Completion of cell division is associated with maximum telomerase activity in naturally synchronized cultures of the green alga Desmodesmus quadricauda

Telomerase maintains the ends of eukaryotic chromosomes, and its activity is an important parameter correlating with the proliferative capacity of cells. We have investigated cell cycle-specific changes in telomerase activity using cultures of Desmodesmus quadricauda, a model alga naturally synchronized by light/dark entrainment. A quantitative telomerase assay revealed high activity in algal cultures, with slight changes during the light period. Significantly increased telomerase activity was observed at the end of the dark phase, when cell division was complete. In contrast to other models, a natural separation between nuclear and cellular division typical for the cell cycle in D. quadricauda made this observation possible.

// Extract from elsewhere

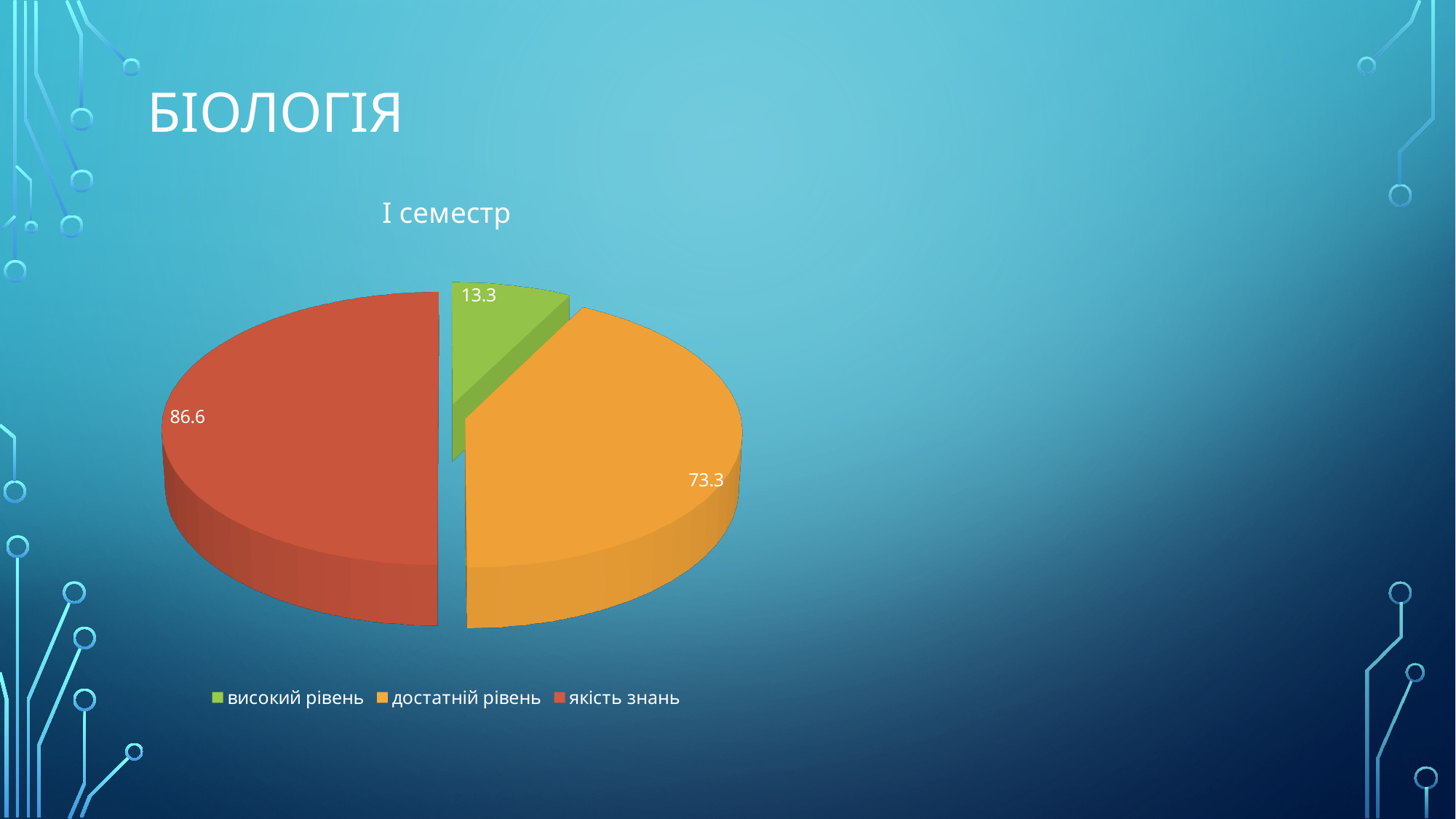
What type of chart is shown on the slide? pie chart What value is shown for високий рівень? 13.3 Which is larger, the value for достатній рівень or the value for високий рівень? достатній рівень What value is shown for якість знань? 86.6 What value is shown for достатній рівень? 73.3 How many slices does the pie chart have? 3 What colour is the slice for якість знань? red Which category has the largest slice? якість знань Which category has the smallest slice? високий рівень What is the title of the chart? І семестр What is the difference between the values for якість знань and достатній рівень? 13.3 What is the difference between the values for достатній рівень and високий рівень? 60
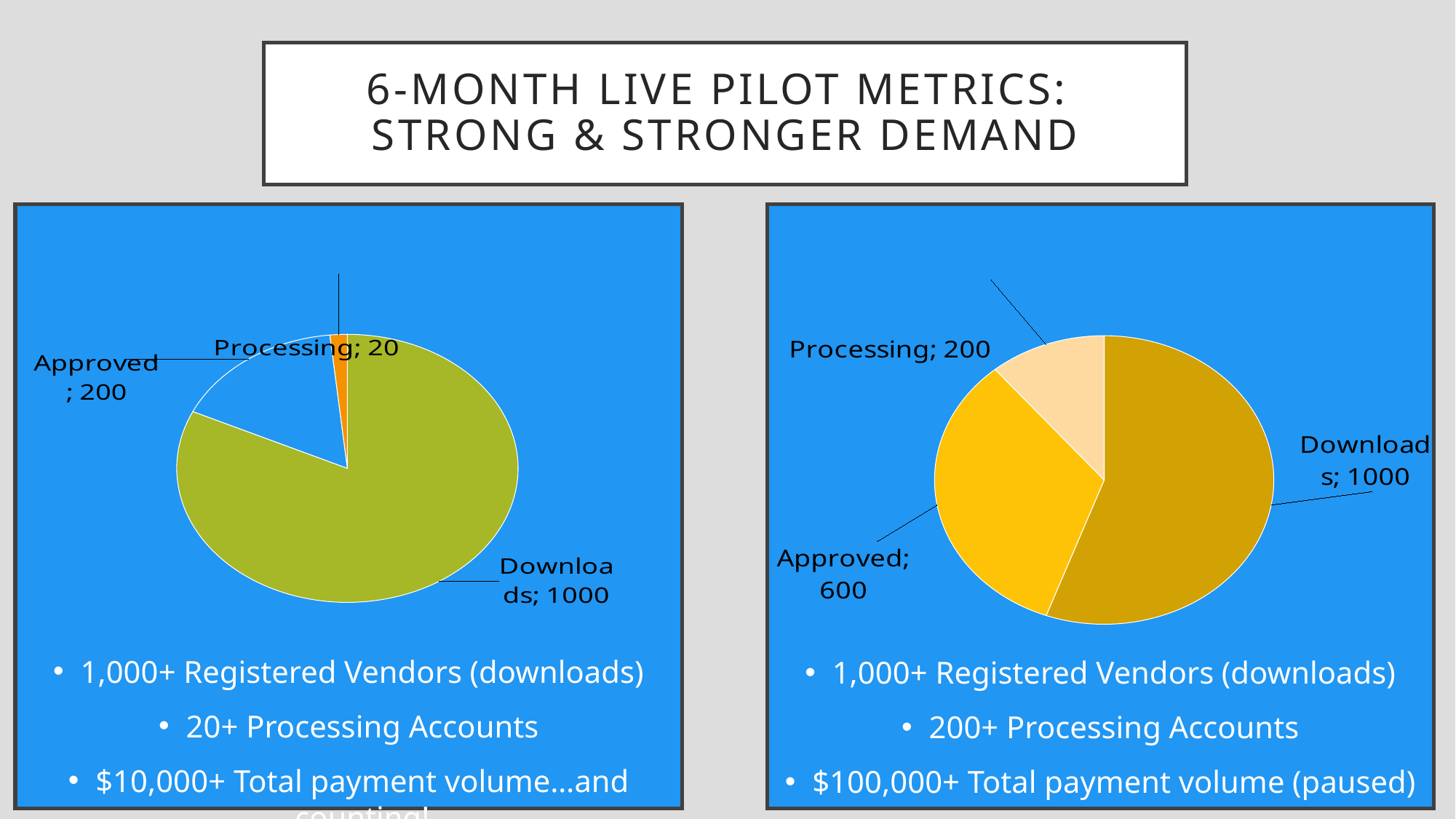
How many slices does the left pie chart have? 3 In the left pie chart, which category has the largest slice? Downloads In the right pie chart, what is the value for Approved? 600 In the right pie chart, what is the value for Processing? 200 In the left pie chart, what is the value for Processing? 20 In the left pie chart, what is the difference between Approved and Processing? 180 In the right pie chart, what share of the total does Approved represent? 33.3% In the right pie chart, what is the difference between Downloads and Approved? 400 In the right pie chart, which is larger, Approved or Processing? Approved What type of chart is shown on the right side of the slide? Pie chart In the right pie chart, which category has the smallest slice? Processing In the left pie chart, what is the value for Approved? 200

Dynamic evolution of telomeric sequences in the green algal order Chlamydomonadales

Telomeres, which form the protective ends of eukaryotic chromosomes, are a ubiquitous and conserved structure of eukaryotic genomes but the basic structural unit of most telomeres, a repeated minisatellite motif with the general consensus sequence T_nA_mG_o, may vary between eukaryotic groups. Previous studies on several species of green algae revealed that this group exhibits at least two types of telomeric sequences, a presumably ancestral type shared with land plants (Arabidopsis type, TTTAGGG) and conserved in, for example, Ostreococcus and Chlorella species, and a novel type (Chlamydomonas type, TTTTAGGG) identified in Chlamydomonas reinhardtii. We have employed several methodical approaches to survey the diversity of telomeric sequences in a phylogenetically wide array of green algal species, focusing on the order Chlamydomonadales. Our results support the view that the Arabidopsis-type telomeric sequence is ancestral for green algae and has been conserved in most lineages, including Mamiellophyceae, Chlorodendrophyceae, Trebouxiophyceae, Sphaeropleales, and most Chlamydomonadales. However, within the Chlamydomonadales, at least two independent evolutionary changes to the Chlamydomonas type occurred, specifically in a subgroup of the Reinhardtinia clade (including C. reinhardtii and Volvox carteri) and in the Chloromonadinia clade. Furthermore, a complex structure of telomeric repeats, including a mix of the ancestral Arabidopsis-type motifs and derived motifs identical to the human-type telomeric repeats (TTAGGG), was found in the chlamydomonadalean clades Dunaliellinia and Stephanosphaeria. Our results indicate that telomere evolution in green algae, particularly in the order Chlamydomonadales, is far more dynamic and complex than thought before. General implications of our findings for the mode of telomere evolution are discussed.